→ Given text
________
Daniels v. Virginia College at Jackson; 478 Fed. Appx. 892; 2012 U.S. App. LEXIS 13037

Daniels v. Virginia College at Jackson; 478 Fed. Appx. 892; 2012 U.S. App. LEXIS 13037

Natifracuria, Plaintiff-Appellant, Virginia College L.L.C.; Education Corporation of America; Willis-Stein and Partners, Defendants-Appellees,

No. 11-60861 Summary Calendar


June 26, 2012, Filed



Appeal from the United States District Court for the Southern District of Mississippi. USDC No. 3:11-CV-496.

DISPOSITION: The district court’s judgment is AFFIRMED.

COUNSEL: For NATIFRACURIA DANIELS, Plaintiff – Appellant: Precious Tyrone Martin, Sr., Esq., Precious Martin, Sr. & Associates, P.L.L.C., Jackson, MS.

For VIRGINIA COLLEGE, L.L.C., EDUCATION CORPORATION OF AMERICA, Defendants – Appellees: Ollie Ancil Cleveland, III, Esq., Peter Sean Fruin, Attorney, Maynard, Cooper & Gale, P.C. Birmingham, AL.

For WILLIS-STEIN AND PARTNERS, Defendant – Appellee: Robert Lewis Gibbs, Esq., Gibbs Whitwell, P.L.L.C., Jackson, MS.

JUDGES: Before REAVLEY, SMITH, and PRADO, Circuit Judges.


[*893] PER CURIAM:*

* Pursuant to 5th Cir. R. 47.5, the court has determined that this opinion should not be published and is not precedent except under the limited circumstances set forth in 5th Cir. R. 47.5.4.
________
→ Set tasks
1. Reproduce the case excerpt word for word, everything from "For VIRGINIA COLLEGE, L.L.C., EDUCATION" down to "PRADO, Circuit Judges.".
2. Resume the Daniels v. Virginia College case excerpt after its final sentence.
The lines after this case excerpt come from a separate source.

→ Information supplied
________
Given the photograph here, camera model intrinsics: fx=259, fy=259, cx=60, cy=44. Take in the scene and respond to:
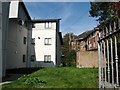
________
→ Task-by-task outputs
1.
For VIRGINIA COLLEGE, L.L.C., EDUCATION CORPORATION OF AMERICA, Defendants – Appellees: Ollie Ancil Cleveland, III, Esq., Peter Sean Fruin, Attorney, Maynard, Cooper & Gale, P.C. Birmingham, AL.

For WILLIS-STEIN AND PARTNERS, Defendant – Appellee: Robert Lewis Gibbs, Esq., Gibbs Whitwell, P.L.L.C., Jackson, MS.

JUDGES: Before REAVLEY, SMITH, and PRADO, Circuit Judges.

2.
Plaintiff-Appellant Natifracuria Daniels appeals the district court’s order compelling arbitration of her state-law tort and restitution claims against Defendants-Appellees Virginia College at Jackson, Virginia College, L.L.C., Education Corporation of America, and Willis-Stein and Partners (collectively “Virginia College”). Virginia College moved [**2] to compel arbitration in order to enforce an arbitration clause in the “Enrollment and Tuition Agreement,” which Daniels signed before enrolling as a student at Defendant Virginia College at Jackson (individually, “the College”). On appeal, Daniels contends that the Agreement’s arbitration clause does not cover her tort claims, and she contends that the arbitration clause is unconscionable.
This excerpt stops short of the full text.